Scopitone
From Wikipedia, the free encyclopedia
Scopitone is a type of jukebox featuring a 16 mm film component. It was a forerunner of music video. The Italian Cinebox/Coilorama and Color-Sonics were competing, lesser-known technologies of the time[1].
Based on technology developed during World War II[2], color 16 mm film clips with a magnetic soundtrack were designed to be shown in a specially designed jukebox. The first Scopitones were made in France around 1960: Johnny Hallyday covered Los Bravos' "Black is Black" (as "Noir c'est noir") and the "Hully Gully" was danced round the edge of a French swimming pool.

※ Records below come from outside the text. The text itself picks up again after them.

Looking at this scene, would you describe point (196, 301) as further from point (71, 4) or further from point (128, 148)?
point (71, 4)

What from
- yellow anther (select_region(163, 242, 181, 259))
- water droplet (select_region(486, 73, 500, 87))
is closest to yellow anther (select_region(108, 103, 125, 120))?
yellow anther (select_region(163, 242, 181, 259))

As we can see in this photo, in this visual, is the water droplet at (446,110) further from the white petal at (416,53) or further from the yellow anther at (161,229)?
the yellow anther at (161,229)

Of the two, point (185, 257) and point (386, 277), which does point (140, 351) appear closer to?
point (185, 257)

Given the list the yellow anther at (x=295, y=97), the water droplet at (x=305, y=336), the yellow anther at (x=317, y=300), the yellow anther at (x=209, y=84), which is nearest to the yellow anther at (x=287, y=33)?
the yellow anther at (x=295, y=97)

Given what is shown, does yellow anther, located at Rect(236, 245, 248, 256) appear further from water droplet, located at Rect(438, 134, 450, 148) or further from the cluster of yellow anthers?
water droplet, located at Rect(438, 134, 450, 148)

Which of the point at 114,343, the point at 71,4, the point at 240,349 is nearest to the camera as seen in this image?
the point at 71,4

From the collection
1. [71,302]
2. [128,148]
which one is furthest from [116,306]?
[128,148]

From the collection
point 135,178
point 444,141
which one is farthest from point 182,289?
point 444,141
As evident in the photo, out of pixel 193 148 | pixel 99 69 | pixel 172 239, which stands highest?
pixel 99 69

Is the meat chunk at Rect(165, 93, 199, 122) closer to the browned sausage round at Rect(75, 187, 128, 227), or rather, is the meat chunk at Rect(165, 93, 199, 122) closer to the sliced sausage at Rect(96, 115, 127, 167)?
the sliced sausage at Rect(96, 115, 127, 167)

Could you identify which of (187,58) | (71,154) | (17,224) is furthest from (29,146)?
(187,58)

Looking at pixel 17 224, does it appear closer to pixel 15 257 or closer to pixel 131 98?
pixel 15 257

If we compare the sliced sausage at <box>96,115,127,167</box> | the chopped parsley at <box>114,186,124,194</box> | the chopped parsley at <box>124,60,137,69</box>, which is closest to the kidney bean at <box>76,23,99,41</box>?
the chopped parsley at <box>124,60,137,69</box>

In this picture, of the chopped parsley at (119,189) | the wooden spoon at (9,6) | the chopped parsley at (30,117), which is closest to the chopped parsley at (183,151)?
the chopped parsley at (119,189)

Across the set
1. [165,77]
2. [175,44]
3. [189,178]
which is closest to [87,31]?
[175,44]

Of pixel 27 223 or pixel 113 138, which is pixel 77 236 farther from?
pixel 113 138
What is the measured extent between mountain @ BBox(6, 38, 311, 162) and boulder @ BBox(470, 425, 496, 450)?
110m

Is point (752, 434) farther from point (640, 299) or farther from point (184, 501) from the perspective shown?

A Scopitone fad soon spread to West Germany where the Kessler Sisters burst out of twin steamer trunks to sing "Quando Quando" on the dim screen that surmounted the jukebox. The fad soon spread to England. Scopitone was a draw in upscale bars and pubs. Scopitone appeared in a few New York City bars in the summer of 1964.
Several well-known acts of the 1960s appear in Scopitone films, ranging from Dick and Dee Dee (“Where Did All the Good Times Go”) to Procol Harum, who made a Scopitone of "A Whiter Shade of Pale". In another Scopitone recording Dionne Warwick lay on a white shag rug with an offstage fan urging her to sing "Walk on By". Inspired by burlesque, blonde bomshell Joi Lansing performed "Web of Love" and "The Silencer" and Julie London sang "Daddy" against a backdrop of strippers. The obvious artifice of such scenes led Susan Sontag to identify Scopitone films as "part of the canon of Camp" in her 1964 essay "Notes on 'Camp'".
By the end of the 1960s, the popularity of the Scopitone had all but disappeared. The last film for a Scopitone was made at the end of 1978. As of 2006, the only public scopitone within the US is located at the Belcourt Theatre in Nashville, Tennessee[3].
The 2002 movie Punch Drunk Love prominently features imagery described as "Scopitones", but those images have nothing to do with Scopitone films or the Scopitone Jukebox.